裁判字號:臺灣臺東地方法院97年易字第339號刑事判決
裁判日期:民國98年06月05日
裁判案由:贓物等
臺灣臺東地方法院刑事判決97年度易字第339號公訴人臺灣臺東地方法院檢察署檢察官被告庚○○
(另案於臺灣臺東監獄執行中)甲○○上一人選任辯護人 邱聰安 律師被告乙○○選任辯護人 劉櫂豪 律師被告戊○○
生前籍設屏上列被告因竊盜等案件,經檢察官提起公訴(96年度偵字第2512號),本院判決如下:
主文庚○○攜帶兇器毀壞安全設備竊盜,累犯,處有期徒刑壹年。
甲○○故買贓物,處有期徒刑拾月。
乙○○無罪。
戊○○公訴不受理。
犯罪事實
一、庚○○前因毒品危害防制條例案件,於民國94年4月18日經本院以94年度易字第148號判決有期徒刑7月確定;又因竊盜案件,於95年4月17日經本院以94年度易字第255號判決判處有期徒刑5月確定,上開2罪嗣經定應執行為有期徒刑10月,而於95年11月3日徒刑執行完畢。詎猶不知悔改,復於96年
10月19日上午9時許,獨自駕駛車牌號碼0000-00號自小客車至位於臺東市○○○○段○○○○○號之 釋迦園 (下稱釋迦園)外,見己○○所有之KOMATSU牌挖土機(型號:PC120-5,機身號碼:S/NMO.32686)1臺停放於園內,意圖為自己不法之所有,以隨手拾得之石頭、鋼筋破壞釋迦園鐵門上所附加之鎖頭後進入園內,再以電話詢問甲○○是否要購買挖土機,甲○○則表示要先瞭解該挖土機之狀況再決定是否購買,雙方遂約定於同日17時許在臺東縣卑南鄉大南橋頭會合,甲○○乃與友人丙○○共同前往會合,再由庚○○引領至釋迦園內瞭解上開挖土機之狀況,另一方面則由丙○○聯絡「安祥企業社」負責人戊○○(業於98年4月25日死亡)駕駛車牌號碼000-00號自用大貨車前來載運,惟因上開挖土機無法發動,因而交易未果。庚○○再承前犯意,於翌日即同年10月20日上午11時許,獨自前往上開釋迦園,意圖為自己不法之所有,以接觸挖土機方向盤鎖頭下方電線而發動電源啟動挖土機之方式,將挖土機駛離釋迦園而竊取之,得手後停放於釋迦園旁之產業道路上,隨即通知甲○○前來交易,甲○○遂搭乘戊○○所駕駛之上開自用大貨車至臺東縣卑南鄉大南橋頭與庚○○會合後,由庚○○引領至上開挖土機停放處,其已預見該挖土機可能為來路不明之贓物,仍基於縱為贓物亦不違反其本意之間接故意,以新臺幣(下同)18萬元買受之,並於96年10月21日凌晨0時許委由知情之戊○○於將上開挖土機駕駛至其自用大貨車上,再開車運回屏東縣新埤鄉新埤橋頭堤防旁丙○○所經營之挖土機修理工廠內停放。旋於同日13時許,在丙○○上開工廠內,經戊○○介紹,以36萬8千元之價格將上開挖土機轉售予不知情之乙○○,復由戊○○以上開自用大貨車載運至乙○○所經營位於屏東縣里港鄉大江洋地號988號之挖土機修理工廠內。嗣經警調閱監錄影像系統及贓車辨識系統之影像資料,循線至乙○○之工廠扣得上開挖土機(已發還己○○),而悉上情。

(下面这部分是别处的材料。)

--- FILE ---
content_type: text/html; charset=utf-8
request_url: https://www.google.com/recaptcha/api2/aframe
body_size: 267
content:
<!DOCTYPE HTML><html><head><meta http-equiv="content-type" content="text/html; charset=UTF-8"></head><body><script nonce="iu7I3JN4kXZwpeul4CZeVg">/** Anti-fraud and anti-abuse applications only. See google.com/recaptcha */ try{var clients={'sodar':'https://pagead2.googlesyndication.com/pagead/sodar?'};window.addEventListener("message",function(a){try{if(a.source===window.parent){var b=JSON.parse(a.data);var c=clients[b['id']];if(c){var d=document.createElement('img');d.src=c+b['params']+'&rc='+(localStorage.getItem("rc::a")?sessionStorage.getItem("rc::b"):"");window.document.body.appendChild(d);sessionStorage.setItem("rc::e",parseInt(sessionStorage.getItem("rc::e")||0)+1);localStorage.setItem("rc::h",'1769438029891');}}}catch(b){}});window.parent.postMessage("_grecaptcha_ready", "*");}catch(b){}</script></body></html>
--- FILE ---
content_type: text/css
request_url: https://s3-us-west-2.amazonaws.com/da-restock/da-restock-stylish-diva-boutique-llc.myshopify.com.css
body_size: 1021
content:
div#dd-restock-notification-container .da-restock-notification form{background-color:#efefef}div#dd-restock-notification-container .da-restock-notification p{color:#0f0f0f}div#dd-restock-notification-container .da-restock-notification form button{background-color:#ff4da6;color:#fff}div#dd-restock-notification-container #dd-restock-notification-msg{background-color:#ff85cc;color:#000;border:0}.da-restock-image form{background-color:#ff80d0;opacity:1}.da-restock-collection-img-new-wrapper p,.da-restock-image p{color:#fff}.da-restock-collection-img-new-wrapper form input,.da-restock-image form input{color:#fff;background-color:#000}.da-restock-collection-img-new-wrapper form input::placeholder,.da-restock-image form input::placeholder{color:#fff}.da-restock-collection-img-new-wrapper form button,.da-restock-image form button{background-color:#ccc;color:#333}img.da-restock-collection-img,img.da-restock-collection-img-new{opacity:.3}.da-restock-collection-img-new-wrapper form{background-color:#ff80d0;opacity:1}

二、案經臺東縣警察局臺東分局報請臺灣臺東地方法院檢察署檢察官偵查起訴。
理由
壹、證據能力
一、按被告以外之人於審判外之言詞或書面陳述,除法律有規定者外,不得作為證據,刑事訴訟法第159條第1項固定有明文。惟查:
(一)按刑事訴訟法第159條之1第2項規定:「被告以外之人於偵查中向檢察官所為之陳述,除顯有不可信之情況者外,得為證據。」所稱「得為證據」,依其文義解釋及立法理由之說明,並無限縮於檢察官在偵查中訊問被告以外之人即證人之程序,已給被告或其辯護人對該被告以外之人行使反對詰問權者,始有證據能力。第以刑事被告之詰問權,係指訴訟上被告有在審判庭盤詰證人之權利;偵查中檢察官訊問證人,旨在蒐集被告犯罪證據,以確認被告嫌疑之有無及內容,與審判中透過當事人之攻防,經由詰問程序調查證人以認定事實之性質及目的有別。偵查中辯護人僅有在場權及陳述意見權,此觀諸刑事訴訟法第245條第2項前段之規定甚明,檢察官訊問證人並無必須傳喚被告使其得以在場之規定,同法第248條第1項前段雖規定「如被告在場者,被告得親自詰問」,亦僅賦予該在場被告有行詰問證人之機會而已,被告如不在場,殊難期有詰問之可能。此項未經被告詰問之被告以外之人於偵查中向檢察官所為之陳述,原則上為法律規定有證據能力之傳聞證據,基於當事人進行主義之處分主義,被告於審判中仍非不得請求詰問,使該偵查中之陳述成為完足調查之證據,亦得放棄對原供述人之反對詰問權或不爭執其陳述,由審判長依刑事訴訟法第288條第2項前段、第165條第1項之規定,得僅以宣讀該被告以外之人之陳述或告以要旨之方式,踐行其證據調查程序(最高法院96年度臺上字第6682號判決參照)。查證人丙○○、證人即共同被告甲○○、乙○○於偵查中向檢察官所為之陳述,固屬被告以外之人於審判外所為之言詞陳述,惟於偵查中,既先後經檢察官諭知證人有具結義務及偽證處罰,並命渠等立於證人地位朗讀結文,具結擔保證言之真實性後,各於檢察官面前出於自由意識而完整、連續陳述各自親身經歷,被告及其辯護人均未爭執上開證人陳述之證據能力,亦查無其他違法取證之瑕疵存在,應無顯不可信之情形,是揆諸上開規定與說明,上揭證人於檢察官面前所為之陳述應認為俱有證據能力。又檢察官、被告及其辯護人業已聲請傳喚上開證人作證以行使其對質詰問權,本院審理復均傳喚到庭具結作證,已賦予被告及其辯護人對質詰問之機會。準此,上揭證人於檢察官面前所為之供述既經嚴格之證明,引用渠等證詞作為證據自屬適當,均得採為認定被告本案犯罪事實之證據。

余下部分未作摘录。